Thank you my friend! I knew there would be some kind of better way to do this  Rejecting is the way to go..!


----------



## Gnits (Sep 5, 2016)

Why not just use the  Delete key ..... it works in the Library and Develop modules (and probably others).

You are given a message to confirm if you want to delete and choose between removing from the catalog or the disk.





There are times when it is appropriate to flag an image and delete later. Often, when dealing with a revised version of a large psd I may wish to delete the previous version immediately, when the reason to delete it is fresh in my mind.


----------



## Johan Elzenga (Sep 5, 2016)

Gnits,
If you look at his screenshot, you will see that's what he did. However, it's rather time consuming to have to click this dialog every time you delete an image (if you are going to delete quite a few images). That's why using 'X' and then later deleting all of them at once is the better option.
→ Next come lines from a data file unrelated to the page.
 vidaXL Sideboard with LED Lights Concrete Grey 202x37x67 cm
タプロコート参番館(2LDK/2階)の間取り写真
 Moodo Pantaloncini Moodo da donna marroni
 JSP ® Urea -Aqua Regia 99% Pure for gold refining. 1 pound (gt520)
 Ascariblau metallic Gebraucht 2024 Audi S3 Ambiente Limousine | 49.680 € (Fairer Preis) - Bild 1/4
Another reason why this is a better option is because hitting the Delete key works differently if you are in a collection. If you are in a collection, hitting that key will only delete the image from that collection, not from the catalog or from the disk.


----------



## rob211 (Sep 5, 2016)

Since I have to save myself from myself, I sometimes do the X reject, but when it comes time to actually delete them I put them in a folder for that year called "trash." I have backups, of course, but sometimes the X-d images turn out to be something I needed and this makes it easier to recover them. And it also inspires me to be more aggressive in my culling. YMMV.


----------



## Gnits (Sep 5, 2016)

JohanElzenga said:


> If you look at his screenshot, you will see that's what he did.
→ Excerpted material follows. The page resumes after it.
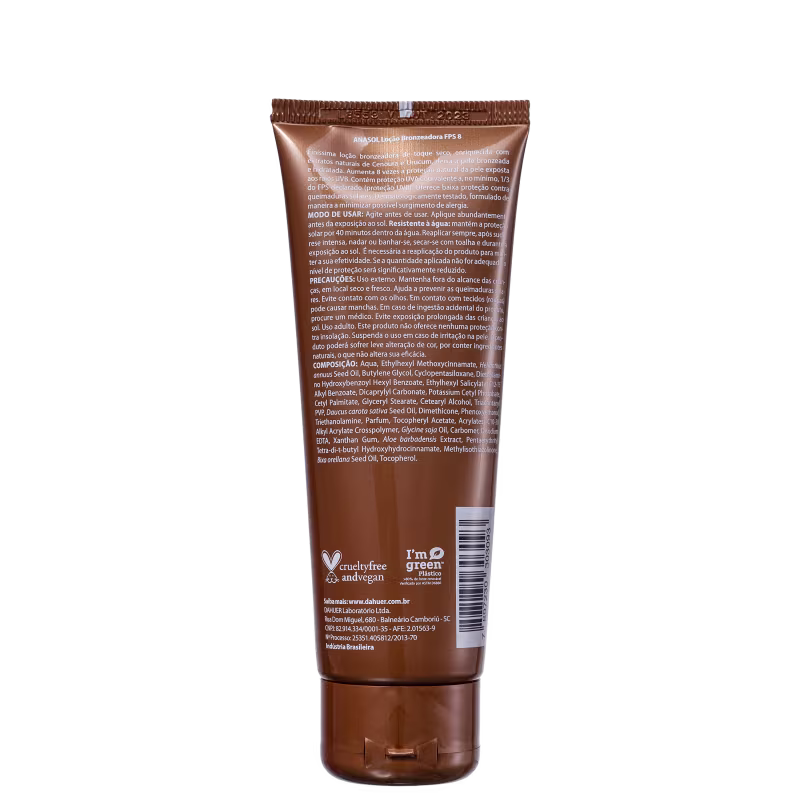 Loção Bronzeadora Anasol Bronze FPS8 120g.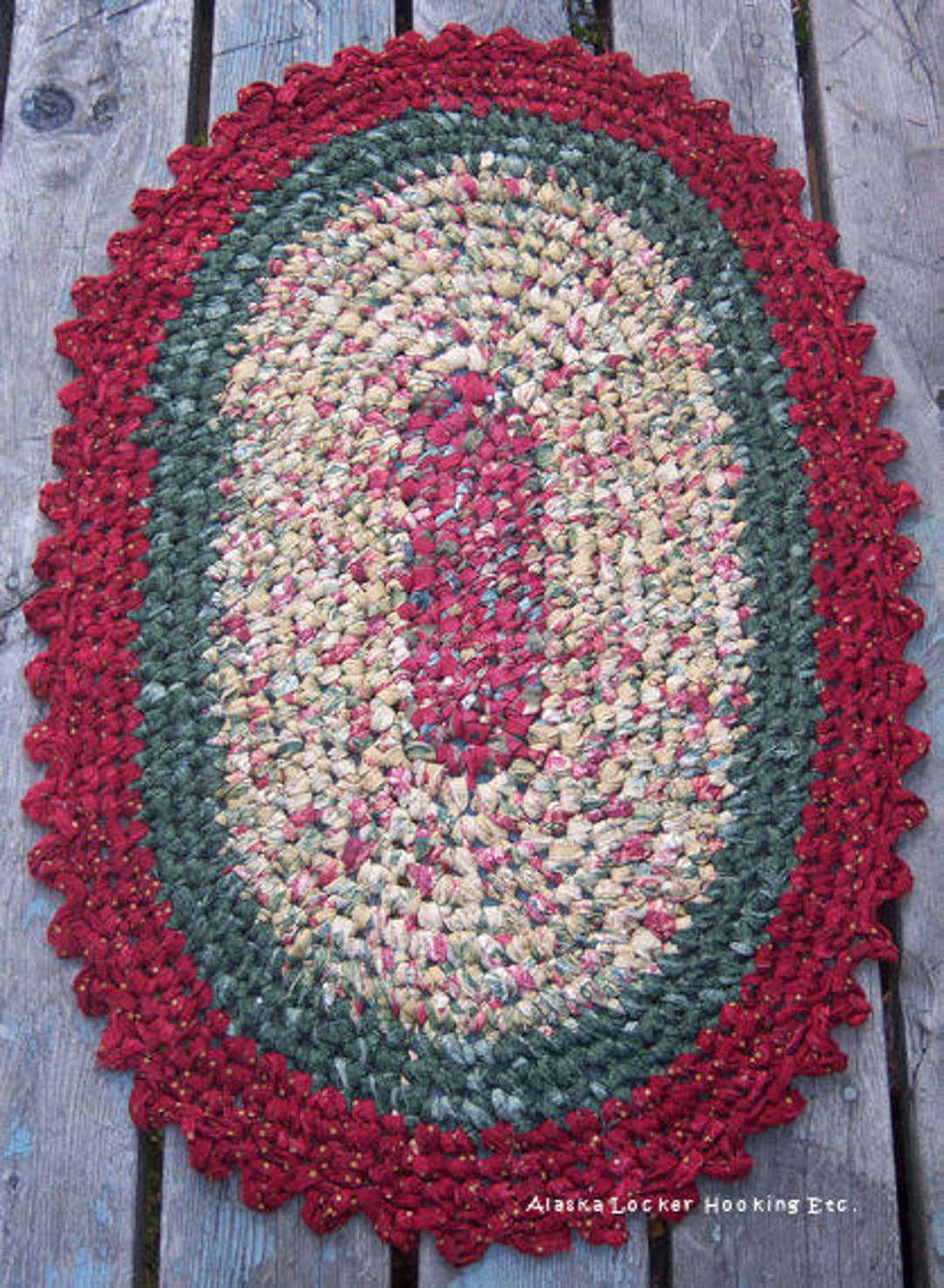 Crochet Oval Rag Rugs Epatternpdf Etsy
I do not argue with any of the specific suggestions you are making...... but I read the opening post several times looking for where the Delete key was used and found none.

I also read :



august9 said:


> so the best would be to delete it in one or two key-strokes (backspace - "Are you sure you want to permanently delete?" Yes/No.



...... which seems to me to mirror the behaviour of the Delete Key.
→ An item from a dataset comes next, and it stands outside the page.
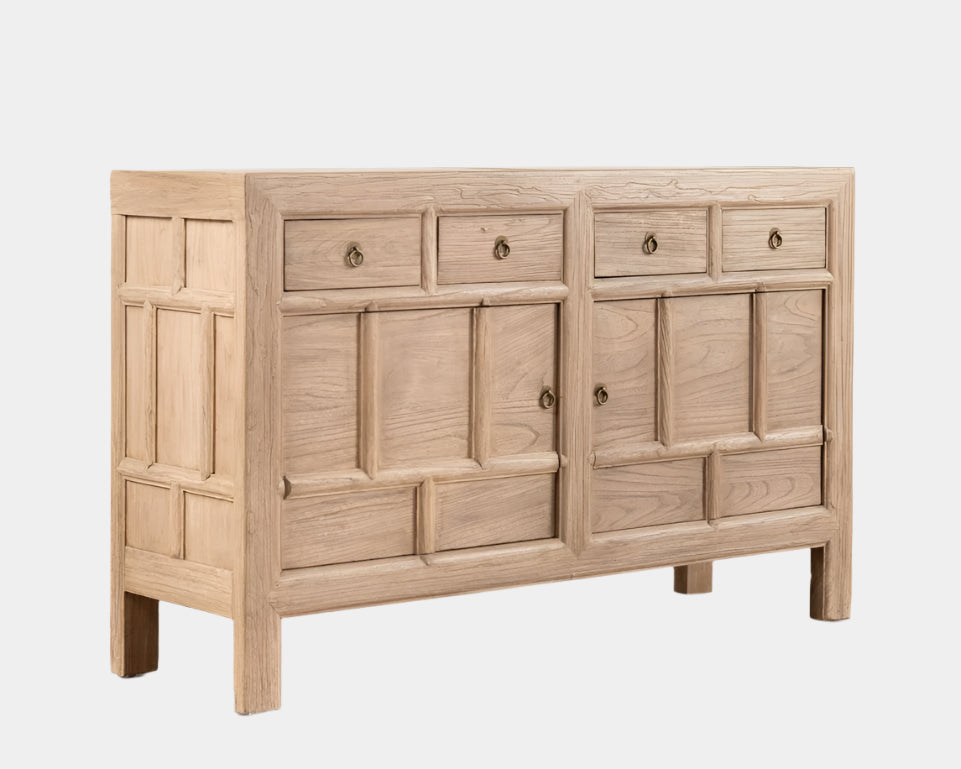 Four Drawer Elm Cabinet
Either way, various options are presented and hopefully will meet the need.


----------



## Johan Elzenga (Sep 5, 2016)

Gnits said:


> I read the opening post several times looking for where the Delete key was used and found none.



I read 



august9 said:


> Hitting backspace on the keyboard, hitting left arrow twice then enter to delete a picture



as hitting the Delete (Backspace) key to bring up the dialog, hitting left arrow twice to go to the 'Delete from disk' button, and hitting 'Enter' to press that button.


----------



## clee01l (Sep 5, 2016)

Confirmation screens are put there by the programmers to try to head off "Stupid User Mistakes". It is there intentionally to slow things down so that you might think about your irrevocable actions.  I wish Adobe would remove the short cut {Cmd}{Optn}{Shft}{Del}.   I think the short cut is a bad practice and a dangerous habit to get into.  I can't is good conscience recommend this option to any user, especially a new LR user.   We all make stupid mistakes and often when we've been up late and are tired try do "one more thing".  If you are perfect and don't make mistakes (ever) then the shortcut key might be for you.  It is not to be used when you are in a hurry and not thinking about your actions.


----------



## august9 (Sep 5, 2016)

(Original poster posting this 

The x-click-solution is quite nice for me. The bad thing with cmd+option+shift+backspace is that it's not undoable (cmd+z). 

The bad thing with using backspace and confirming is that the arrow-keys can't be used to navigate the dialogue-box...! 
Which is pretty strange considering thats how every other program I use on my mac operates. Actually it seems that's the case in all dialogues in Lightroom, that you cant navigate with arrow-keys (or TAB). 

Using the keyboard is just faster than pointing and clicking for every thing you need to do.. Especially on a macbook!

Thanks for contributing to the subject! I'm happy this is an active community


----------